Verdict: 3.5/5. Like the bowl, this meets the need of structure, but lacks sufficient airflow for optimum performance. Because the dough gets baked right inside the loaf pan, you'll skip the stress of your dough potentially sticking to your towel.
Tips + Tricks
No. 1 --> In almost each use case, I mention a towel. It's important to use the right kind of fabric covering when using something other than a banneton that's meant to be used both lined and unlined, this will prevent sticking in the vessel.
Look for a thin, lightweight fabric, like a flour sack towel or linen napkin - this will prevent it from deforming the loaf. Avoid fluffy absorbent towels like the plague - you'll never be able to get enough flour in them to avoid the sticky-icky and it will lead to eventual heartbreak!
No. 2 --> Opt for rice flour when flouring your liner towel. I have actually found that rice flour works the best because the moisture from the dough isn't able to "melt it" so to speak and it creates a barrier between the tacky dough and your towel.
No. 3 --> If you decide to take the plunge and get a banneton (or 3 - they are addictive!) I have a great guide on banneton use and maintenance for you!
More Sourdough Guides:
Don't expect the alternatives to work as well as the real deal. Bannetons are designed to do exactly what they do, do it well, and pretty much nothing else. Using banneton alternatives instead of an actual banneton can present some potential pitfalls for sourdough and artisan bread bakers. Here are a few common issues that may arise:
- Incorrect shape: Bannetons are designed to provide specific shape and support to the dough during proofing. Alternatives such as bowls or colanders may not offer the right sizes or shapes, causing the dough to spread out or sacrifice oven spring.
- Uneven proofing: Bannetons are made from natural materials like rattan or cane, which allow for better air circulation around the dough and wicking moisture from the surface of the dough, resulting in even bread proofing. Using alternatives made of materials like plastic or metal may not provide the same airflow or moisture wicking, potentially leading to uneven proofing
- Lack of distinct patterns: One of the appealing features of using a banneton is the beautiful spiral pattern it imparts on the bread's crust. If that's important to you, an alternative may not be your best choice.
- Difficulty in handling: Bannetons are really easy handling, they are lightweight and easy to manipulate while alternatives may not be as user-friendly, increasing the risk of mishaps during the transfer process.
While using banneton alternatives can be a cost-effective solution for occasional bakers, I do recommend investing in a proper banneton if you're a baker who frequently bakes sourdough or artisan breads to ensure consistent results when you proof bread.

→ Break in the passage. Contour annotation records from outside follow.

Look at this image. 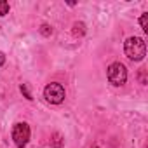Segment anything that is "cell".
<instances>
[{
    "mask_svg": "<svg viewBox=\"0 0 148 148\" xmlns=\"http://www.w3.org/2000/svg\"><path fill=\"white\" fill-rule=\"evenodd\" d=\"M5 63V56H4V52H0V66H2Z\"/></svg>",
    "mask_w": 148,
    "mask_h": 148,
    "instance_id": "obj_10",
    "label": "cell"
},
{
    "mask_svg": "<svg viewBox=\"0 0 148 148\" xmlns=\"http://www.w3.org/2000/svg\"><path fill=\"white\" fill-rule=\"evenodd\" d=\"M40 32H42L44 35H51V33H52V30H51V26H49V25H44Z\"/></svg>",
    "mask_w": 148,
    "mask_h": 148,
    "instance_id": "obj_9",
    "label": "cell"
},
{
    "mask_svg": "<svg viewBox=\"0 0 148 148\" xmlns=\"http://www.w3.org/2000/svg\"><path fill=\"white\" fill-rule=\"evenodd\" d=\"M12 139H14L18 148H25L28 145V141H30V127H28V124H25V122L16 124L14 129H12Z\"/></svg>",
    "mask_w": 148,
    "mask_h": 148,
    "instance_id": "obj_4",
    "label": "cell"
},
{
    "mask_svg": "<svg viewBox=\"0 0 148 148\" xmlns=\"http://www.w3.org/2000/svg\"><path fill=\"white\" fill-rule=\"evenodd\" d=\"M9 12V4L5 0H0V16H5Z\"/></svg>",
    "mask_w": 148,
    "mask_h": 148,
    "instance_id": "obj_6",
    "label": "cell"
},
{
    "mask_svg": "<svg viewBox=\"0 0 148 148\" xmlns=\"http://www.w3.org/2000/svg\"><path fill=\"white\" fill-rule=\"evenodd\" d=\"M139 23H141V28H143V32H148V23H146V12H145V14L141 16Z\"/></svg>",
    "mask_w": 148,
    "mask_h": 148,
    "instance_id": "obj_7",
    "label": "cell"
},
{
    "mask_svg": "<svg viewBox=\"0 0 148 148\" xmlns=\"http://www.w3.org/2000/svg\"><path fill=\"white\" fill-rule=\"evenodd\" d=\"M21 92H23V94H25V96H26V99H33V98H32V94H30V92H28V87H26V86H25V84H23V86H21Z\"/></svg>",
    "mask_w": 148,
    "mask_h": 148,
    "instance_id": "obj_8",
    "label": "cell"
},
{
    "mask_svg": "<svg viewBox=\"0 0 148 148\" xmlns=\"http://www.w3.org/2000/svg\"><path fill=\"white\" fill-rule=\"evenodd\" d=\"M86 33V25L84 23H75L73 25V35L75 37H82Z\"/></svg>",
    "mask_w": 148,
    "mask_h": 148,
    "instance_id": "obj_5",
    "label": "cell"
},
{
    "mask_svg": "<svg viewBox=\"0 0 148 148\" xmlns=\"http://www.w3.org/2000/svg\"><path fill=\"white\" fill-rule=\"evenodd\" d=\"M106 75H108V80L110 84L113 86H124L125 80H127V70L122 63H112L108 66V71H106Z\"/></svg>",
    "mask_w": 148,
    "mask_h": 148,
    "instance_id": "obj_2",
    "label": "cell"
},
{
    "mask_svg": "<svg viewBox=\"0 0 148 148\" xmlns=\"http://www.w3.org/2000/svg\"><path fill=\"white\" fill-rule=\"evenodd\" d=\"M44 96L49 103L52 105H59L63 99H64V87L58 82H52V84H47L45 89H44Z\"/></svg>",
    "mask_w": 148,
    "mask_h": 148,
    "instance_id": "obj_3",
    "label": "cell"
},
{
    "mask_svg": "<svg viewBox=\"0 0 148 148\" xmlns=\"http://www.w3.org/2000/svg\"><path fill=\"white\" fill-rule=\"evenodd\" d=\"M91 148H99V146H91Z\"/></svg>",
    "mask_w": 148,
    "mask_h": 148,
    "instance_id": "obj_11",
    "label": "cell"
},
{
    "mask_svg": "<svg viewBox=\"0 0 148 148\" xmlns=\"http://www.w3.org/2000/svg\"><path fill=\"white\" fill-rule=\"evenodd\" d=\"M124 51H125V56L132 61H141L146 54V45L143 42V38L139 37H129L124 44Z\"/></svg>",
    "mask_w": 148,
    "mask_h": 148,
    "instance_id": "obj_1",
    "label": "cell"
}]
</instances>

Thoughts From The Crave Kitchen
Bannetons can be an invaluable tool for artisan bread bakers. While alternative options such as a colander, wicker basket, couche, or loaf pan can provide adequate support and shape during proofing, they will not be able to replicate the even airflow and distinct patterns provided by a traditional banneton.
My personal opinion, after having baked many hundreds of loaves is that I prefer to use a banneton to an alternative - that said, I baked for many months before I was gifted a banneton and those loaves turned out just fine.